Defense officials expect to make a formal decision to fully deploy Genesis sometime in 2018. Once that milestone is reached, they expect installations at hospitals and clinics to move at a faster pace than they did at the initial deployment sites over the past year.

Once the system is broadly deployed, officials see one of its main benefits as interoperability, particularly with the Department of Veterans Affairs.

VA officials said last week that they are in the final stages of talks with Cerner, the health IT firm on whose software Genesis is based, to sign a 10-year contract for a system of their own that closely resembles DoD’s.

Stacey Cummings, the program executive officer for defense health management systems, said VA will also conduct its first deployments in the Pacific Northwest, and from there, follow a deployment schedule that matches DoD’s.

“And the great thing about that is the opportunity to partner up in the deployment of training and follow-up training to make sure the infrastructure is optimized for the region as we bring on this body of new users,” Cummings said. “We’re also going to take advantage of the investments DoD has already made in a common data center so that DoD and VA data will reside in a single platform. When a service member transitions, the data won’t have to move, it won’t have to be interoperable. The veteran truly becomes the center, and it’s the provider that comes in.”

But DoD is also trying to use the technology rollout to make its health system more interoperable with itself.

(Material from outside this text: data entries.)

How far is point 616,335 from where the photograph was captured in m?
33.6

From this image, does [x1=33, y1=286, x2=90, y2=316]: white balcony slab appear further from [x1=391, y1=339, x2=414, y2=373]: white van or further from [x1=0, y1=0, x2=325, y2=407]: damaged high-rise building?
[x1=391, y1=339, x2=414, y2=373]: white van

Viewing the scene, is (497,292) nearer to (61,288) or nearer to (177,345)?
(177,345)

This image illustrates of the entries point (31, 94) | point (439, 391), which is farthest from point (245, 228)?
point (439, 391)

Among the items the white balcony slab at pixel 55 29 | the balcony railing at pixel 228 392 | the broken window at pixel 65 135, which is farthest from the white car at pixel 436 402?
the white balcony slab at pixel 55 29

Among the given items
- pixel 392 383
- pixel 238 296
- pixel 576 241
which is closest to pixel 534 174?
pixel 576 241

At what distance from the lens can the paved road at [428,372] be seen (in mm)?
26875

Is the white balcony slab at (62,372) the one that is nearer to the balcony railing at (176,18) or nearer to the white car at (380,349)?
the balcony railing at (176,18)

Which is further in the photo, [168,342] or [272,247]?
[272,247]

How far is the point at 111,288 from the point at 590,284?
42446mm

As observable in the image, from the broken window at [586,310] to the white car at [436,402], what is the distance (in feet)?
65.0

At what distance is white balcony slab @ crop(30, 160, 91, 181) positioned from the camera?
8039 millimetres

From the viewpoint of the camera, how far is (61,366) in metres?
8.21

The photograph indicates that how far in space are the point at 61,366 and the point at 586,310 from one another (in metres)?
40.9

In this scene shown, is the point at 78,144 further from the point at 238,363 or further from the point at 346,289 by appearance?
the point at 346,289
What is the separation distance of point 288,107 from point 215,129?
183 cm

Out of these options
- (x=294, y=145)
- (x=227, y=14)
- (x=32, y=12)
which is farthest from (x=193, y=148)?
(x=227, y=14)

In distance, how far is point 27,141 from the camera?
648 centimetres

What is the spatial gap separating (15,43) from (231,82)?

It comes at a time when the Defense Health Agency is under congressional orders to prepare to take over the management of military treatment facilities from the Army, Navy and Air Force, and Bono says DHA wants to use it as an opportunity to drive out some of the unnecessary variability in how MTFs are operated and managed.

Officials said that convergence around a common set of business processes is already starting to happen in the Pacific Northwest, where the initial deployment sites include two Navy hospitals, an Air Force clinic and a large Army medical center.

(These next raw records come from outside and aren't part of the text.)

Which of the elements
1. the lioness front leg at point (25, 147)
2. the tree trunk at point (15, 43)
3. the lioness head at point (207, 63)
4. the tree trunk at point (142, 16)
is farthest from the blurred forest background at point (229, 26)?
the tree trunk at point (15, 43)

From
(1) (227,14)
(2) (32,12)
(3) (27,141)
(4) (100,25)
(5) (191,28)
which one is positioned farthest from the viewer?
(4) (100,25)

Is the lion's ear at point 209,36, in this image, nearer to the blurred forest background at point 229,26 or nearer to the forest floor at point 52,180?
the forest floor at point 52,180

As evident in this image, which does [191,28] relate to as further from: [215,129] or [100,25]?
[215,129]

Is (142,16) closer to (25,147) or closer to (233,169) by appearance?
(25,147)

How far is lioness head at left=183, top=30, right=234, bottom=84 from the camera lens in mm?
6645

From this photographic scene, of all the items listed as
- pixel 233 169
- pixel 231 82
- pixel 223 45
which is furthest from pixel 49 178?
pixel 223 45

“The rollout was deliberate,” said Capt. Jeff Bitterman, the commander of Naval Hospital Bremerton. “We started at a small clinic, then went to a naval health clinic that also does ambulatory surgery and labor and delivery, then to a community hospital, and now to a medical center. We’ve rolled out the workflows incrementally, and as we refine them, they’re not being reinvented at every site. So I think we have achieved that goal to a large extent.”

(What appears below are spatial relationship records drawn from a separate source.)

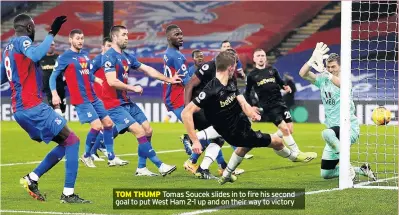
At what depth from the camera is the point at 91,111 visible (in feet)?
49.2

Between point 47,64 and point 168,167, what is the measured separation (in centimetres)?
936

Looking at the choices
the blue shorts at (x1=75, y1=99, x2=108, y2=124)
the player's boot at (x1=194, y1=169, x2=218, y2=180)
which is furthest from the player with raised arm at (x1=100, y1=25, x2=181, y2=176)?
the blue shorts at (x1=75, y1=99, x2=108, y2=124)

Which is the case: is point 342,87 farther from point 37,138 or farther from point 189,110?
point 37,138

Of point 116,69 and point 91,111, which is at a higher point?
point 116,69

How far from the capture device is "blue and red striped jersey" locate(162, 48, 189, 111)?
1398cm

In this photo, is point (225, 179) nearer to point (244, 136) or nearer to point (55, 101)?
point (244, 136)

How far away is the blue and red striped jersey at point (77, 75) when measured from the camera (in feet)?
49.6

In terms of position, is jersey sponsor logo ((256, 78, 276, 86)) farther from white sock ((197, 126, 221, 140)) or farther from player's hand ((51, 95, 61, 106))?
player's hand ((51, 95, 61, 106))

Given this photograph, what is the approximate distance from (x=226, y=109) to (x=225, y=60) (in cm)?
67

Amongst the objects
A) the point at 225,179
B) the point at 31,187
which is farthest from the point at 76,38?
the point at 31,187

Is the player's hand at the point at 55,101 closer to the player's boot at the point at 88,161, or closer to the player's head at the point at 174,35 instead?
the player's boot at the point at 88,161

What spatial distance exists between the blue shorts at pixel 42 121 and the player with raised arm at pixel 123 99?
2.39 meters

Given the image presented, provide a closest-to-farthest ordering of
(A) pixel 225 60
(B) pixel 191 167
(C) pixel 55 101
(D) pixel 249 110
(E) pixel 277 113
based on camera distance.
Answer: (D) pixel 249 110 → (A) pixel 225 60 → (B) pixel 191 167 → (C) pixel 55 101 → (E) pixel 277 113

One aspect of the goal has been to make those business process changes without demanding expensive and time-consuming changes to the software itself. So far, officials say they’ve imposed enough discipline to accomplish that, and are using the EHR in essentially the same way its commercial designers intended.

Adapting clinical practices around the software — rather than the other way around — has been challenging, said Col. Michaelle Guerrero, the commander of the 92nd Medical Group at Fairchild Air Force Base.

“The biggest change has been just a mindset. We’ve gone from a rotary phone to an iPhone X, and our comfort zone is the rotary phone,” she said. “It’s a work in progress as we continue to improve the system and move forward, but it takes a different way of thinking. The new system is very powerful and very customizable, like an iPhone, but again, it’s out of our comfort zone.”

But the tradeoff is a massive leap ahead in capability, said Capt. Christine Sears, the commander of Oak Harbor Naval Health Clinic.

“For example, just having a seamless health record from the outpatient to the inpatient is incredible,” she said. “That’s not something we had in the former system. The ability to see someone in the outpatient arena and have all that same data available in the inpatient arena as they move back and forth is truly life-changing for us.”